Coastal Review Online, starting today, will begin running a new feature at the bottom of our front page called “Coastoons” by Bob Eckstein, an award-winning cartoonist for the New Yorker, The New York Times, Playboy, Reader’s Digest, Mad Magazine…
… And now CRO.
High cotton, I would say.
It’s a coup that I would like to take some credit for, but the fact is that Bob found us. An email from him appeared out of the blue in my inbox one day a few weeks ago. He wanted to know if we’d be interested in running his original cartoons. Bob attached a few as samples.
We were immediately interested, but I was sure we couldn’t afford Bob. Did I note that he is a New Yorker cartoonist? In the email exchange that ensued, Bob assured me that he wasn’t interested in making a lot of money from CRO. Buy a minimum of two cartoons a month, he said, and he’d let us have them for a fraction of his going rate. I’m talking a 90 percent discount.
The deal was too good; I was suspicious. I can’t help it. All those years in the news business will turn even the sweetest guy into a cuss, and I was never the sweetest guy. This was probably some sort of cartoon scam, I thought with a furrowed brow. I first asked Bob for a photo and bio, ostensibly for our Staff and Contributors Page. He sent them along. He doesn’t know this, but I then spent the next few days checking Bob out on the Internet, comparing the photo and the facts he sent. I became convinced that Bob is who he says he is.
Sorry about all that, Bob.
During that search I learned that this guy is more than a renowned illustrator and funny cartoonist who has been nominated a couple of times as Gag Cartoonist of the Year by the National Cartoonist Society. He is, for instance, a snowman expert. How does one become such a thing and, more importantly, why? Well, Bob thought Frosty was getting a bum rap. Consumer capitalism had turned the snowman into a pitchman for everything from shampoo to laxatives.
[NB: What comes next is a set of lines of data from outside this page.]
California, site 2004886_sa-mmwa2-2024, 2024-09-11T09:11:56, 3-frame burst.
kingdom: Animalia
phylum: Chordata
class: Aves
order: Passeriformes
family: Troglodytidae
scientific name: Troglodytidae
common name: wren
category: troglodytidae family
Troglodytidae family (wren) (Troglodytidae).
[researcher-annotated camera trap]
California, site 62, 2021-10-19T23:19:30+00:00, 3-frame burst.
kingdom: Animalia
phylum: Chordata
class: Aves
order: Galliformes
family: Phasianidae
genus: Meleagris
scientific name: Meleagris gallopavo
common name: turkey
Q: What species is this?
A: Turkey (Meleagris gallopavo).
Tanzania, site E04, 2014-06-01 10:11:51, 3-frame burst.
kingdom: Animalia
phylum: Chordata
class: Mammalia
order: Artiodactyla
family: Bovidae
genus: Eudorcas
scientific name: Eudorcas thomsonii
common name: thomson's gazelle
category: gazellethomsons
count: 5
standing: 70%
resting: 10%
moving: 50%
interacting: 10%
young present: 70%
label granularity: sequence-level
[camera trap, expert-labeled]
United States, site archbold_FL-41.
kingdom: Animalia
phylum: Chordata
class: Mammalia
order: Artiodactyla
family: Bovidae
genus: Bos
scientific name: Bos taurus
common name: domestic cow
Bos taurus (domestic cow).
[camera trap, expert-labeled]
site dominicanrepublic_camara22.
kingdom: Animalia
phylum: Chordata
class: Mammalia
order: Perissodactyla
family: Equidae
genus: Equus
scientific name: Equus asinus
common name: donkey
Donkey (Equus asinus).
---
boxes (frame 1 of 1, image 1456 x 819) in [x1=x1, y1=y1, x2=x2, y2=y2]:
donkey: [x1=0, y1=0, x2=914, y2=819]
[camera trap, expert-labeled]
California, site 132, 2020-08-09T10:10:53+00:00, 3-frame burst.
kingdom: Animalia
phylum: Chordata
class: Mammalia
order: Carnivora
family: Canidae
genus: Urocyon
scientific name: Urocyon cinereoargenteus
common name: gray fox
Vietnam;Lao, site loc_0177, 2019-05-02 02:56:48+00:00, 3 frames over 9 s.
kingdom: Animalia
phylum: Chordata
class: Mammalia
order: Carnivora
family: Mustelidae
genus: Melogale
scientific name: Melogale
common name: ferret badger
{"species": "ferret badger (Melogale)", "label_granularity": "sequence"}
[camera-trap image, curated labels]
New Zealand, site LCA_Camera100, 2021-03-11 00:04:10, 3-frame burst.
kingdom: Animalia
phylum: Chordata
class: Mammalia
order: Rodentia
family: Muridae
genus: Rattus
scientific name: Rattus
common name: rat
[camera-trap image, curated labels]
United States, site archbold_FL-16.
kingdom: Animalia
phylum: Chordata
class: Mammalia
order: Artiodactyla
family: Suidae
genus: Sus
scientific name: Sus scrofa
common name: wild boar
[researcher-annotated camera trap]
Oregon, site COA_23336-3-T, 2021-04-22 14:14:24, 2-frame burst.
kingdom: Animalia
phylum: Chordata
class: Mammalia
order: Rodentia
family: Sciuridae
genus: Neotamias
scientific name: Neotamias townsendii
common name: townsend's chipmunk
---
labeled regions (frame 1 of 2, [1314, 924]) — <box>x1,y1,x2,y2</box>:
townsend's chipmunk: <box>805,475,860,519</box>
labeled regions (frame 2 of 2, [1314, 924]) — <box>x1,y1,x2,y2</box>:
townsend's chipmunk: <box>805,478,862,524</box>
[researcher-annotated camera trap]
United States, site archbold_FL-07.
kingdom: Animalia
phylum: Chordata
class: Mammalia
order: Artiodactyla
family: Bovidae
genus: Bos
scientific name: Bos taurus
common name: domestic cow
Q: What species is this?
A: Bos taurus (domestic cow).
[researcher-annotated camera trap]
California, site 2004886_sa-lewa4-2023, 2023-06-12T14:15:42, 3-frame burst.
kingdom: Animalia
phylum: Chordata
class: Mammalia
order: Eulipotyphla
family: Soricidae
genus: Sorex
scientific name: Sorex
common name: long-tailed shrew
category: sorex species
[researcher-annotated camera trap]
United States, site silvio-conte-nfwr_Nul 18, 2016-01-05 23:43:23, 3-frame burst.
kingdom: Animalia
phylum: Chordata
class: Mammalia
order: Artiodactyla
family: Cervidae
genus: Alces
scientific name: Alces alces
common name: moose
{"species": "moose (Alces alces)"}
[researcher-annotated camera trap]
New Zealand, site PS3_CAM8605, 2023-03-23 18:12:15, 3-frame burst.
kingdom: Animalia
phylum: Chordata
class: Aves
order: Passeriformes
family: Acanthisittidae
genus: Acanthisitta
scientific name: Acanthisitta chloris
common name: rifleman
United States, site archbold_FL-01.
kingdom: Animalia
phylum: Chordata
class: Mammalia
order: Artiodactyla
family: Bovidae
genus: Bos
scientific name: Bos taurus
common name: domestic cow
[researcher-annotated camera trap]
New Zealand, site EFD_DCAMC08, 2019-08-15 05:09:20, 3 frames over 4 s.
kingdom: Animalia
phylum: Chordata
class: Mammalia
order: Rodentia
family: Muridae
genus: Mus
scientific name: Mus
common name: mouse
Some feminist professors have even publicly denounced him as a fat white guy who lolls on the lawn “while the woman of the house is inside toiling.” In Switzerland, there is even a national holiday dedicated to blowing him up.
So Bob set out to right a wrong, traveling the world for seven years researching and attempting to answer the age-old question, who made the first snowman? The resulting book, The History of the Snowman, was published in 2007.
“The snowman might be different to everyone, but most importantly, he is nobody to everybody,” Bob writes. “We can all relate to him. He’s the last man picked on the team. He is Everyman.”
Born in the Bronx, Bob now lives next to The Cloisters in northern Manhattan, where he wrote his next book, The Sea Below Us, a graphic novel and 1850 diary of a sailor searching for the North Pole. To write the book he reconfigured his office into the inside of a ship’s quarters.
Bob’s currently writing another graphic book about the best bookstores in the world.
We’re happy to welcome Bob to the CRO family. Look for his cartoons, which will all have a coastal theme, at least twice a month at the bottom of the front page.
Offshore Drilling and the N.C. Coast
Also, beginning next month, look for what we think will be the most comprehensive series of stories about offshore drilling and the N.C. coast.
In the most ambitious reporting project we’ve ever attempted, seven reporters will write more than 40 stories that will stretch out over two months. The stories will be contained into weeklong packages with two-week breaks in between. The first package will run June 1 and the last start on July 27.
Stories will detail the history of oil drilling in North Carolina, including the last time the topic dominated public debate in the mid-1980s. I was one of the lead reporters in the state covering that debate. Like Yogi Berra, I have déjà vu all over again.
Other stories will describe the geology of the Atlantic and why it might harbor fields of oil or natural gas. We’ll explain the politics of oil and the tortuous federal process in place to regulate offshore drilling. We’ll examine the possible benefits of drilling and its environmental consequences. Two reporters will travel the coast, from Calabash to Corolla, to record the views of ordinary people, and I’ll spend a week along America’s Oil Coast along the Gulf of Mexico to describe life amid the oil rigs, refineries and processing plants.